SELECTED PASSAGE >>
His 1992 album, “Walls Can Fall,” sold a half-million copies. He made a duet album, “The Bradley Barn Sessions,” with country singers like Trisha Yearwood and rock musicians likeMark Knopflerand Keith Richards. In 1994, he had triple bypass surgery.

Mr. Jones rejoined Ms. Wynette to record an album, “One,"and to tour in 1994 and 1995, and in 1996 he released an album to coincide with the publication of his autobiography, giving it the same title, “I Lived to Tell It All.” He changed labels again, to Asylum Records, in 1998, the year Ms. Wynette died in her sleep at age 55. 

By this time, Mr. Jones was performing more than 150 nights a year. Then, on March 6, 1999, he was critically injured when his car hit the side of a bridge while he was changing a cassette tape. A half-empty bottle of vodka was found in the car; Mr. Jones was sentenced to undergo treatment. 

“Choices,"a song he released in 1999, won him a Grammy for best male country vocal. In it, he sang, “By an early age I found I liked drinkin'/ Oh, and I never turned it down.” 

Mr. Jones continued to tour and record into the 21st century. He was a guest vocalist on Top 30 country hits by Garth Brooks and Shooter Jennings, and he released both country and gospel albums in the early 2000s. In 2006 he and Mr. Haggard joined forces again for “Kicking Out the Footlights Again: Jones Sings Haggard, Haggard Sings Jones.” In 2008 he was honored by the Kennedy Center, and in 2012 he received a lifetime achievement Grammy Award.

REQUIREMENT A >> Decide whether each statement agrees with the passage about Mr. Jones, answering yes or no and quoting the deciding words: (i) Ms. Wynette died in 1998 at age 55; (ii) a full bottle of vodka was found in Mr. Jones's car after the 1999 crash; (iii) Mr. Jones received a lifetime achievement Grammy Award in 2008.
REQUIREMENT B >> Return the part of the passage about Mr. Jones from the words "Mr. Jones rejoined" to the words "sleep at age 55.".
The rows come from a different source than the passage about Mr. Jones.

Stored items
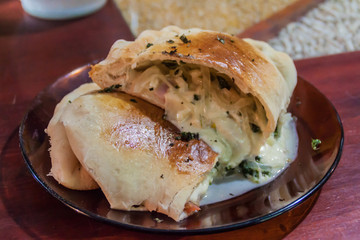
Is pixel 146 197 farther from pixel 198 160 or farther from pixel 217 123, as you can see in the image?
pixel 217 123

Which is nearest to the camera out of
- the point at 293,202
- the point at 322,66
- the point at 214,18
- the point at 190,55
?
the point at 293,202

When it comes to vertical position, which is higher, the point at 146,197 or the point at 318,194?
the point at 146,197

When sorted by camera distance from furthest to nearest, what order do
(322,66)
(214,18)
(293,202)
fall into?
(214,18)
(322,66)
(293,202)

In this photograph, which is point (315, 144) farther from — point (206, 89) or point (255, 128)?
point (206, 89)

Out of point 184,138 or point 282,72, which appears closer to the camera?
point 184,138

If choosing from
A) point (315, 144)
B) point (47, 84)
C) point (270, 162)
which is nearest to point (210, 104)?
point (270, 162)

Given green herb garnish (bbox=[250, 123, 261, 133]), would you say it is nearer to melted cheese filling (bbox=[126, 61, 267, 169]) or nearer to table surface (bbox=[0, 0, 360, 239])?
melted cheese filling (bbox=[126, 61, 267, 169])

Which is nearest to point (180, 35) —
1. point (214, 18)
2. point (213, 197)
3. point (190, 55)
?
point (190, 55)

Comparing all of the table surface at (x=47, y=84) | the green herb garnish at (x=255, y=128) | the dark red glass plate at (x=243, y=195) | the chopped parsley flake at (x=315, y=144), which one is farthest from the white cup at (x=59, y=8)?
the chopped parsley flake at (x=315, y=144)
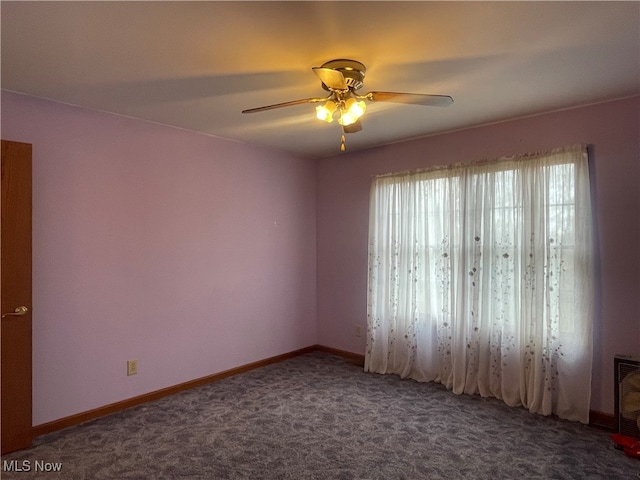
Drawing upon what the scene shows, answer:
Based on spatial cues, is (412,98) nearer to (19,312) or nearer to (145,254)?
(145,254)

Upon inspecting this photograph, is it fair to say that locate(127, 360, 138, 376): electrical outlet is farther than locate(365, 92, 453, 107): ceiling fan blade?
Yes

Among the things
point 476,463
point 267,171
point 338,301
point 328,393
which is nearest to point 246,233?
point 267,171

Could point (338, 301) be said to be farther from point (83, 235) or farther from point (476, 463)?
point (83, 235)

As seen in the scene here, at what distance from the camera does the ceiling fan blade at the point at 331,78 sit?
6.18ft

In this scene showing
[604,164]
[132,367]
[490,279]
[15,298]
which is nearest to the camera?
[15,298]

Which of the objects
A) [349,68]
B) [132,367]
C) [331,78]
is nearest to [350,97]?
[349,68]

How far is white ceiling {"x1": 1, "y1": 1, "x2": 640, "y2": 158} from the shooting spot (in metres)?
1.75

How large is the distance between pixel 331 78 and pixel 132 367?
2807mm

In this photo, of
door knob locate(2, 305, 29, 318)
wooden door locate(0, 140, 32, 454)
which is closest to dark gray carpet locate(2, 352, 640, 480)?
wooden door locate(0, 140, 32, 454)

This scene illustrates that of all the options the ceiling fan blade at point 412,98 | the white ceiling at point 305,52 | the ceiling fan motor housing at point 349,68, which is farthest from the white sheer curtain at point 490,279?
the ceiling fan motor housing at point 349,68

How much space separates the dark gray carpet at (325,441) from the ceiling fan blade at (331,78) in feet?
7.29

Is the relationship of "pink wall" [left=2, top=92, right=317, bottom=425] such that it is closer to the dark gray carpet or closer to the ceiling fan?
the dark gray carpet

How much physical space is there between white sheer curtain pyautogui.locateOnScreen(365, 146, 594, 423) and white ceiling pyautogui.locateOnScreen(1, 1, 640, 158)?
2.22ft

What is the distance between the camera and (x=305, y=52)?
210cm
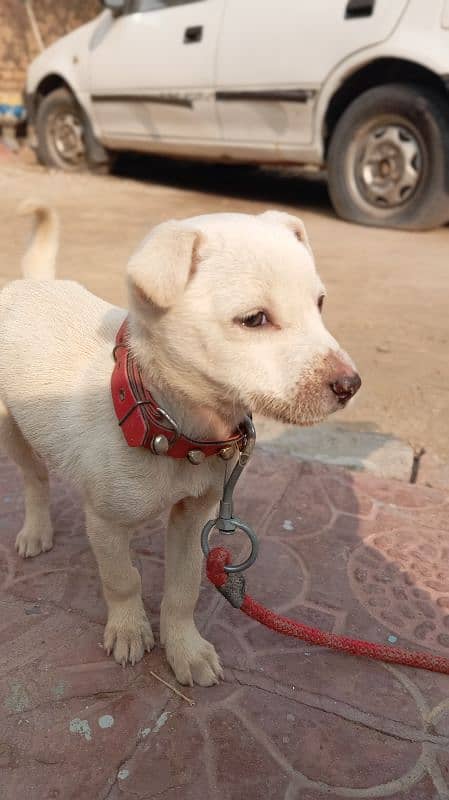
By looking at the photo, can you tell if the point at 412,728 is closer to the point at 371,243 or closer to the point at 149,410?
the point at 149,410

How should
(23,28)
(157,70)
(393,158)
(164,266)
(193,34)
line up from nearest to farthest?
(164,266)
(393,158)
(193,34)
(157,70)
(23,28)

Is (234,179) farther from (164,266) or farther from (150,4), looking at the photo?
(164,266)

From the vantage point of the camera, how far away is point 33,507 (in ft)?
8.39

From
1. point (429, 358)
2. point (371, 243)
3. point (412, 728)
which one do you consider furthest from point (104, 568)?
point (371, 243)

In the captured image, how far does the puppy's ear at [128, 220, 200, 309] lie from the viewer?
5.06 ft

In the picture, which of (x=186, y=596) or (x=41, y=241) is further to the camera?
(x=41, y=241)

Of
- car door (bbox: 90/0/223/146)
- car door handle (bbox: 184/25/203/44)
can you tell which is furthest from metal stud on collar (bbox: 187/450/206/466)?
car door handle (bbox: 184/25/203/44)

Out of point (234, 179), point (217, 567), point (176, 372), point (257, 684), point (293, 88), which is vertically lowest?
point (234, 179)

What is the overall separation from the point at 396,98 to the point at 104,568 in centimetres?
571

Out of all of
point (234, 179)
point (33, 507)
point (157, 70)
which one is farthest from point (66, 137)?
point (33, 507)

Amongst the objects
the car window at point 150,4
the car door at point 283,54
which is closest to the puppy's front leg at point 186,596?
the car door at point 283,54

WRITTEN SOLUTION A >>
(i) Yes: "in 1998, the year Ms. Wynette died in her sleep at age 55."
(ii) No: "A half-empty bottle of vodka was found in the car"
(iii) No: "In 2008 he was honored by the Kennedy Center, and in 2012 he received a lifetime achievement Grammy Award."

WRITTEN SOLUTION B >>
Mr. Jones rejoined Ms. Wynette to record an album, “One,"and to tour in 1994 and 1995, and in 1996 he released an album to coincide with the publication of his autobiography, giving it the same title, “I Lived to Tell It All.” He changed labels again, to Asylum Records, in 1998, the year Ms. Wynette died in her sleep at age 55.